RED FLAGS: significant design changes made silently without noting them, new screens
not in Galadriel's specification, marketing copy in the prototype.
2. IT ACTUALLY WORKS — Does the prototype function?
Can someone click through a complete customer journey? Do interactive elements
respond? Do AI features produce realistic output (even if mocked)?
RED FLAGS: dead ends, blank screens, placeholder alerts (alert()), features that
do nothing when tapped within scoped flows.
3. HONEST DOCUMENTATION — Is the Build Manifest accurate and complete?
Are simplifications and deferrals documented? Are known limitations stated?
RED FLAGS: manifest missing, limitations hidden or understated, deferred items
not explained.
4. DEMO READINESS — Can Pippin demonstrate this to a non-technical audience?

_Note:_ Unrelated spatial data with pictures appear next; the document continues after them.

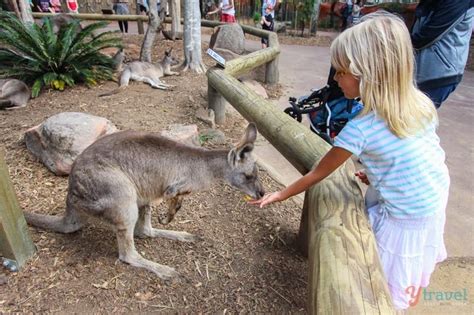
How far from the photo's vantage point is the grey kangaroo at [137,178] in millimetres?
2045

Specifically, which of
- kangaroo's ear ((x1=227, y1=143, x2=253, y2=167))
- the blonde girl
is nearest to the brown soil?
kangaroo's ear ((x1=227, y1=143, x2=253, y2=167))

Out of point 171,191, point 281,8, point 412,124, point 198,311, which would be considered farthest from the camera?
point 281,8

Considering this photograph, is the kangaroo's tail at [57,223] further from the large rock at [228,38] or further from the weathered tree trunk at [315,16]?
the weathered tree trunk at [315,16]

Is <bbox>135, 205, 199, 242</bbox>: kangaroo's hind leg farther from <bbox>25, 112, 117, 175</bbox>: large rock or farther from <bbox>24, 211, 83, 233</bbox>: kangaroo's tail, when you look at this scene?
<bbox>25, 112, 117, 175</bbox>: large rock

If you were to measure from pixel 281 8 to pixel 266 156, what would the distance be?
1465cm

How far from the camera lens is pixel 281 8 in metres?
16.9

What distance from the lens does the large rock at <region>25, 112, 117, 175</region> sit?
3.06m

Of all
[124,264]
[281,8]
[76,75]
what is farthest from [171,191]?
[281,8]

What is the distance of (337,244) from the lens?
144 cm

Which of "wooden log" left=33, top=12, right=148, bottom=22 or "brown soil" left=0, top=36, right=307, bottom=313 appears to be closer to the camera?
"brown soil" left=0, top=36, right=307, bottom=313

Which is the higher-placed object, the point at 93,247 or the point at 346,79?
the point at 346,79

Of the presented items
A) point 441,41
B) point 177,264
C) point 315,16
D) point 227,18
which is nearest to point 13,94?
point 177,264

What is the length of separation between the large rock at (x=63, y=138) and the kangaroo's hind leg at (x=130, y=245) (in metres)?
1.24

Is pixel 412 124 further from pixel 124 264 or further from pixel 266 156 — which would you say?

Is the walkthrough clear? Are the main flows identified? Is the prototype stable
enough to show?
RED FLAGS: no demo walkthrough, unstable prototype, no clear entry point for demo.
5. COMPLETENESS — Are the key outputs present?
- Prototype documentation (what was built, how to demo it, build manifest, limitations)
- Working HTML prototype
RED FLAGS: documentation missing, HTML prototype not provided.
6. HANDOFF FORMAT — Did Gimli end with the correct HANDOFF TO ARAGORN section?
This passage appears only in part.